Моё внимание привлекают два голоса из разных концов дома. В кухонном отсеке между столовой и гостиной какая-то женщина говорит по-испански, а за моей спиной – похоже, около рояля – низкий мужской, чуть приглушённый. Оба звучат волнующе… Я люблю голоса, в которых слышится нечто более существенное, более ёмкое, чем элементарные физические колебания пространства, являющие собой какую-либо словесную информацию. В этом смысле голоса, произносящие непонятные тебе слова – наиболее чистый материал для эмоционального исследования.
Но я отвлеклась. Мне хотелось бы предварить нынешний момент историей моего знакомства с подругой и мужем.
Двадцать шесть лет тому назад
Мы с Дорой при первой же встрече потянулись друг к другу.
Познакомили нас наши тётушки. Когда-то они учились в театральном на одном курсе, а потом разъехались: моей предложили место в Питере, а Дорина вернулась в Ярославль. Случилось наше знакомство ранней осенью – пятнадцатилетие их выпуска, встреча в стенах alma mater, где теперь училась на художника по костюмам Дора. Я, кстати, только что поступила в МГУ на филфак.
Мы обе в то время ещё не тянули не то что на богему, но и на студенток-то не очень походили. Две прилежные школьницы, строгого воспитания девочки, едва вылупившиеся из детства с любимыми куклами, книжками, домашними заданиями, школьными кружками и комсомольскими мероприятиями, неизбалованные ни модной одеждой, ни тем более, фирмóй – вот и прилепились сразу одна к другой в сутолоке взрослой артистической вечеринки.

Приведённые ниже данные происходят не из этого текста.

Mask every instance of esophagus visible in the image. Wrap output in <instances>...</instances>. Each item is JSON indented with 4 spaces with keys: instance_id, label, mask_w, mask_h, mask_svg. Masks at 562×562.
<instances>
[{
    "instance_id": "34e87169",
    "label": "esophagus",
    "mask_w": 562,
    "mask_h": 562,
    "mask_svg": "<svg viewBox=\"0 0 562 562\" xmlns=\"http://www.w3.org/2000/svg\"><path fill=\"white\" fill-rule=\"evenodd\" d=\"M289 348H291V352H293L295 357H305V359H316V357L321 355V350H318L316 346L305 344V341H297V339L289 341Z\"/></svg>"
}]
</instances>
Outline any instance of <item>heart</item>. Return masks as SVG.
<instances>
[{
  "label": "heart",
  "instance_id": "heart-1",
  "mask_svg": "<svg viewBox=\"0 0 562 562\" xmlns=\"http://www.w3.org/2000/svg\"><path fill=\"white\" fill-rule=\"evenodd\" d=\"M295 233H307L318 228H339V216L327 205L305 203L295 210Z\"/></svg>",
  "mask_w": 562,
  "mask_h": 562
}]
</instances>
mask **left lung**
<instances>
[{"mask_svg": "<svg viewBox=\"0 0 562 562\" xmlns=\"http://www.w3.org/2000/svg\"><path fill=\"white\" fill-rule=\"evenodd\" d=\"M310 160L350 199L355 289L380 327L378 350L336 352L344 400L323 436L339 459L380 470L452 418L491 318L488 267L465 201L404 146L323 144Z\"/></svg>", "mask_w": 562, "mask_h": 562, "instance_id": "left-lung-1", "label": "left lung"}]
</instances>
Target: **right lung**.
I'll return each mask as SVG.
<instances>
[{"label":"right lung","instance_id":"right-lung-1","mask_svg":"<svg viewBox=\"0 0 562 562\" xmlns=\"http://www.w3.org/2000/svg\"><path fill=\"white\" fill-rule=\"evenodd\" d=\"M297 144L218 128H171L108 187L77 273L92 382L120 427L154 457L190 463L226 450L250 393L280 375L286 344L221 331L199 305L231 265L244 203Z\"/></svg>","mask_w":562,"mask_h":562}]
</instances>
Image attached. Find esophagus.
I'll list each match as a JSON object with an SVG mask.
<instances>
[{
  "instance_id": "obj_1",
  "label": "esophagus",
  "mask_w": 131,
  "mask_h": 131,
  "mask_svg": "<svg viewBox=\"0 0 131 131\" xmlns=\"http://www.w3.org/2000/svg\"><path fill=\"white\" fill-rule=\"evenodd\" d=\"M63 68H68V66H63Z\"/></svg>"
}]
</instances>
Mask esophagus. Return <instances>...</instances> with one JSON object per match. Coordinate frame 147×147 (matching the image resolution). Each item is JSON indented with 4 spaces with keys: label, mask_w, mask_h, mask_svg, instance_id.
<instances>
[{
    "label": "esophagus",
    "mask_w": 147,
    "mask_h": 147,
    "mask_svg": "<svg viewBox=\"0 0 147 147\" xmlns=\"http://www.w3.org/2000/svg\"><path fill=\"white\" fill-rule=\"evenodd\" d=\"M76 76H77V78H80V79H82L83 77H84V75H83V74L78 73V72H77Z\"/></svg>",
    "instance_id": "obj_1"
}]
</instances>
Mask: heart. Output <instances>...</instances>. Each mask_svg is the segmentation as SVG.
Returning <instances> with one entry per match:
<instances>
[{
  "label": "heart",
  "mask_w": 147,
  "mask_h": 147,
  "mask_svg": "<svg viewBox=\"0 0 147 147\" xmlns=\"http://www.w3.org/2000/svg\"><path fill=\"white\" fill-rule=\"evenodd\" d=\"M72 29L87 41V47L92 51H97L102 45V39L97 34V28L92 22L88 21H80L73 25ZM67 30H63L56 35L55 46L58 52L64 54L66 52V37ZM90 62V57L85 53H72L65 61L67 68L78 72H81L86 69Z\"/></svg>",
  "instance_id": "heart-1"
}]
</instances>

После капустника и банкета, уже под утро, тётки потащили нас к своему сокурснику, который жил неподалёку в огромной настоящей старой московской квартире. Компания собралась небольшая – человек десять-двенадцать самых трезвых, стойких и заводных.
Помню музыку – ею тогда бредила студенческая и прочая продвинутая молодёжь. И я, и Дора только вливались в ряды той самой молодёжи, только постигали открывающееся перед нами пространство и его горизонты, но всё, что принадлежало нашей новой, нашей будущей жизни, мы принимали жадно, не фильтруя. Или почти не фильтруя…
Как выяснится после, ни Дора, ни я не смогли принять непечатные слова и выражения как непременную составляющую лексикона «свободного от условностей и ханжества нового поколения». Вероятно, мы не были ни настолько свободными, ни настолько «современными», чтобы играючи – а то и с шиком или вызовом, как некоторые, и даже многие – произносить слова, которые у меня лично всегда ассоциировались с дном, беззаконием, опасностью тёмных подворотен, но никак не с романтикой, которой принадлежало понятие «свобода». Правда, со временем, когда меня перестанет шокировать и вгонять в краску любое услышанное матерное слово, когда я привыкну к тому, что это – лишь невинная часть молодёжной субкультуры, такой же невинный протест против лицемерных норм общества, в котором мы живём – как оказалось, ха-ха, этого я тоже очень долго не понимала! – когда увижу, что некоторым даже к лицу такая вольность, я попробую всё же освоить эту лексику. Но надолго меня не хватит. Всякий раз, отходя ко сну и по привычке перебирая в памяти прожитый день, я буду спотыкаться об эти неуклюжие потуги казаться своей среди тех, с кем связана моя жизнь на пять ближайших лет. Я буду краснеть в темноте ночи перед самой собой, перед папой, который – я была уверена – всё знает, видит и слышит, который ни разу на моей памяти не произнёс ни одного даже просто грубого слова. И однажды я решу: «хватит заигрывать с ними, пусть лучше они заигрывают с тобой, если им это надо!».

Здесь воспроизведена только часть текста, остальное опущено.